- **Page extract**
##############################

To further describe some implementations in greater detail, reference is next made to examples of techniques which may be performed by or using a system for content filtering for contact center agents. FIG. 7 is a flowchart of an example of a technique 700 for audio content filtering for contact center agents. FIG. 8 is a flowchart of an example of a technique 800 for visual content filtering for contact center agents.

The technique 700 and/or the technique 800 can be executed using computing devices, such as the systems, hardware, and software described with respect to FIGS. 1-6. The technique 700 and/or the technique 800 can be performed, for example, by executing a machine-readable program or other computer-executable instructions, such as routines, instructions, programs, or other code. The steps, or operations, of the technique 700, the technique 800, and/or another technique, method, process, or algorithm described in connection with the implementations disclosed herein can be implemented directly in hardware, firmware, software executed by hardware, circuitry, or a combination thereof.

For simplicity of explanation, the technique 700 and the technique 800 are each depicted and described herein as a series of steps or operations. However, the steps or operations of the technique 700, the technique 800, and/or any other technique in accordance with this disclosure, can occur in various orders and/or concurrently. Additionally, other steps or operations not presented and described herein may be used. Furthermore, not all illustrated steps or operations may be required to implement such a technique in accordance with the disclosed subject matter.

##############################

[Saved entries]
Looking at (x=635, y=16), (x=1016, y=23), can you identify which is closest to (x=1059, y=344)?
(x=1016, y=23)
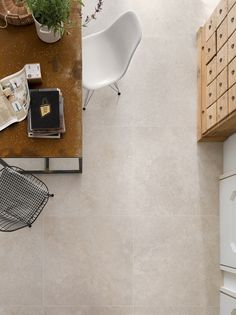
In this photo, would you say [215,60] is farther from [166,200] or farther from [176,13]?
[166,200]

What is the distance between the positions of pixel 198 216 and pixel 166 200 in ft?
0.92

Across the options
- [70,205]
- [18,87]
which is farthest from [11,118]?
[70,205]

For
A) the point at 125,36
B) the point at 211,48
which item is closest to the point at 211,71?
the point at 211,48

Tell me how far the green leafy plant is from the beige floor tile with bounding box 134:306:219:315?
211 centimetres

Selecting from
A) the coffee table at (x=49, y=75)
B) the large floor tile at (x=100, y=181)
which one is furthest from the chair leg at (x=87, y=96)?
the coffee table at (x=49, y=75)

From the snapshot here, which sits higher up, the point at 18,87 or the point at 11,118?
the point at 18,87

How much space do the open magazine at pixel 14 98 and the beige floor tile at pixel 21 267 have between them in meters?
1.12

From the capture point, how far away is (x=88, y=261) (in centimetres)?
341

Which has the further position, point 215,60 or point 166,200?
point 166,200

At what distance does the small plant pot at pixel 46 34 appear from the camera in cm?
262

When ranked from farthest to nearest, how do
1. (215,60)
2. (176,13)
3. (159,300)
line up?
(176,13)
(159,300)
(215,60)

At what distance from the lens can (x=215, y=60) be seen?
321 cm

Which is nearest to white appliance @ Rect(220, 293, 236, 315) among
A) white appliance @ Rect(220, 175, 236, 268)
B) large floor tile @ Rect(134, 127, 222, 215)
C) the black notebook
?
white appliance @ Rect(220, 175, 236, 268)

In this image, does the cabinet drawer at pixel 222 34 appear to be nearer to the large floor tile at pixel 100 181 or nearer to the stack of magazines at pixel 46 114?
the large floor tile at pixel 100 181
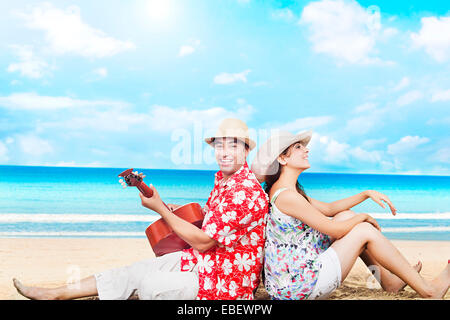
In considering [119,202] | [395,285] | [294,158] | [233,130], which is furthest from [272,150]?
[119,202]

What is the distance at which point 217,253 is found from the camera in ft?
10.0

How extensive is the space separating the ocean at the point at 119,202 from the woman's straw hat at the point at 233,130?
7.28 metres

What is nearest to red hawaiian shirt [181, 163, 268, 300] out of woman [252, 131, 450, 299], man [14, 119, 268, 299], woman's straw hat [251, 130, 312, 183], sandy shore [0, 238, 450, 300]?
man [14, 119, 268, 299]

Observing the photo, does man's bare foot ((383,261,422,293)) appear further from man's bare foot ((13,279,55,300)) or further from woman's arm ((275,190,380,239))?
man's bare foot ((13,279,55,300))

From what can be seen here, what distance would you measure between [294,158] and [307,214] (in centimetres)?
44

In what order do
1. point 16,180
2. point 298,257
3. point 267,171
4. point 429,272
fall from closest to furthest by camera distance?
point 298,257 → point 267,171 → point 429,272 → point 16,180

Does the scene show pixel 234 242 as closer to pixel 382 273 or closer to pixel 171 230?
pixel 171 230

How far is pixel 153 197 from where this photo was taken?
2.98 metres

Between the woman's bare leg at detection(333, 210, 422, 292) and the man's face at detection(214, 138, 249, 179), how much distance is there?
97 centimetres

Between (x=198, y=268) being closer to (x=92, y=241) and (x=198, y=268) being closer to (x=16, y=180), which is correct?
(x=92, y=241)

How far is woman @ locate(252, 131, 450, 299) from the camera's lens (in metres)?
3.15

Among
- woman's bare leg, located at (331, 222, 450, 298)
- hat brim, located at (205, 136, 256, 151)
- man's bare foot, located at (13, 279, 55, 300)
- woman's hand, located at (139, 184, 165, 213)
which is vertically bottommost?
man's bare foot, located at (13, 279, 55, 300)
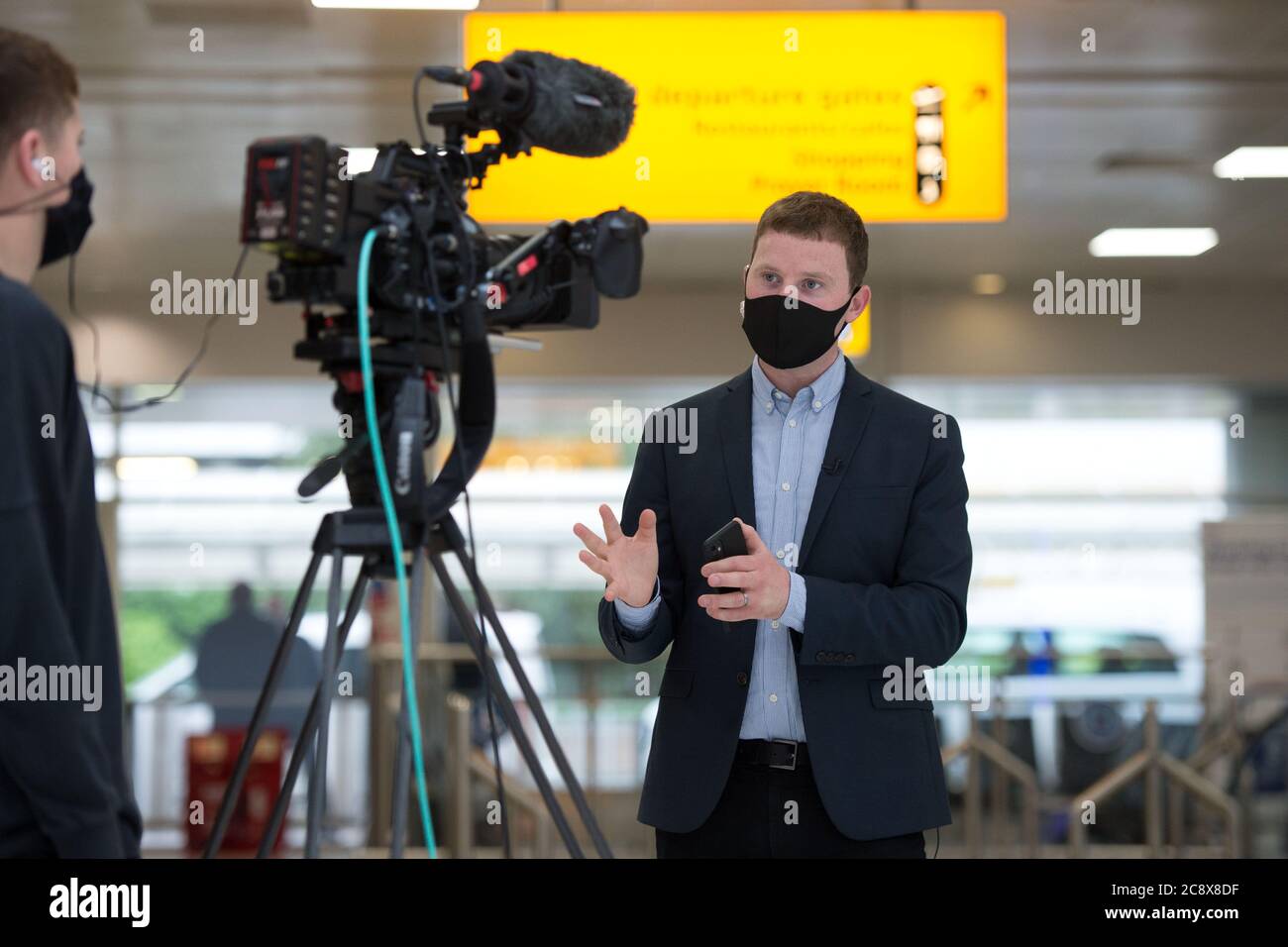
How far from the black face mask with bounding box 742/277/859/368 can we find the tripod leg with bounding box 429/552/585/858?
0.53 metres

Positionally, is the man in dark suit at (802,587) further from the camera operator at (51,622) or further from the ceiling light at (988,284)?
the ceiling light at (988,284)

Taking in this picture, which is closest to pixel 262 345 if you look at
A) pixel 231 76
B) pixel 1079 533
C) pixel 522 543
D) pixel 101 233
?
pixel 101 233

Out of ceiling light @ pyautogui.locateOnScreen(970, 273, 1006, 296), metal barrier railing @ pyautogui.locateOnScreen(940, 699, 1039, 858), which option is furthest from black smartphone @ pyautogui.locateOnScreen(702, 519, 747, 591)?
ceiling light @ pyautogui.locateOnScreen(970, 273, 1006, 296)

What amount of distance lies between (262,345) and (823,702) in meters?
6.73

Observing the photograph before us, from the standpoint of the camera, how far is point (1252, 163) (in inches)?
226

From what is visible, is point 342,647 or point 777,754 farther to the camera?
point 777,754

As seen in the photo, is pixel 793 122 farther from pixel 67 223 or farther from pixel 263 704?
pixel 263 704

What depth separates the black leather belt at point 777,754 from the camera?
1799mm

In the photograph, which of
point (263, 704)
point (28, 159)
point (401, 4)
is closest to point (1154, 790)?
point (401, 4)

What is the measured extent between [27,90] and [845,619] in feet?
3.80

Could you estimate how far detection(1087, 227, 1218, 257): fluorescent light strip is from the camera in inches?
268

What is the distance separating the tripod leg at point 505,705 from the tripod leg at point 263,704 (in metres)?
0.16

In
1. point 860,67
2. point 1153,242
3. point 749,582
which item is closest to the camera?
point 749,582

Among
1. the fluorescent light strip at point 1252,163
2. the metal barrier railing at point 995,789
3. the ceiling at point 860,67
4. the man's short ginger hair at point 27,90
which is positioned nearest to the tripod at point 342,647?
the man's short ginger hair at point 27,90
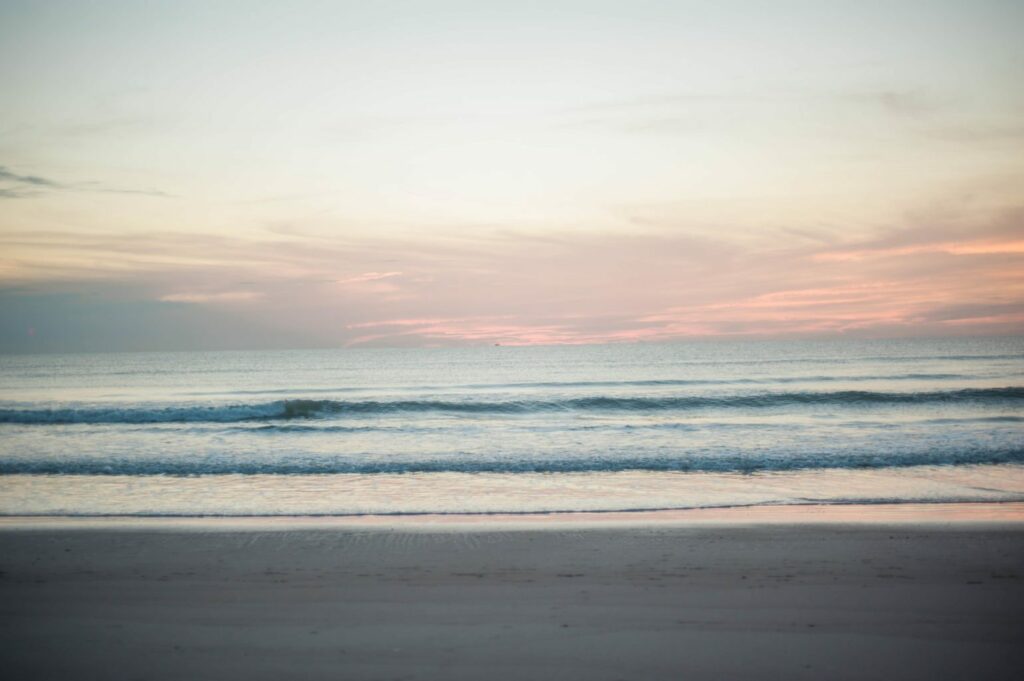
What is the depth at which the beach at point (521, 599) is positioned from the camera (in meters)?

##############################

- **What you will do**
1. In the passage on content filtering for contact center agents, change "flowchart" to "diagram". Write out the part starting with "To further describe" and going on through "visual content filtering for contact center agents.".
2. Write the next part of the passage on content filtering for contact center agents, starting after its last sentence.
These records were taken from a separate source.

- **Answers below**
1.
To further describe some implementations in greater detail, reference is next made to examples of techniques which may be performed by or using a system for content filtering for contact center agents. FIG. 7 is a diagram of an example of a technique 700 for audio content filtering for contact center agents. FIG. 8 is a diagram of an example of a technique 800 for visual content filtering for contact center agents.

2.
Referring first to FIG. 7, the technique 700 for audio content filtering for contact center agents is shown. At 702, content is obtained from a contact center user device (i.e., a device of a contact center user). The content is audio content obtained within an audio signal via a contact center system through which a contact center engagement between a first device of a contact center agent and a second device of a contact center user is facilitated. For example, the contact center engagement may be facilitated, and the content thus obtained, over a synchronous communication modality, such as a telephony modality or a video conferencing modality. The content may in particular include speech content, which may include human speech in one or more spoken human languages and/or vocal aspects such as inflections, grunts, sighs, or the like.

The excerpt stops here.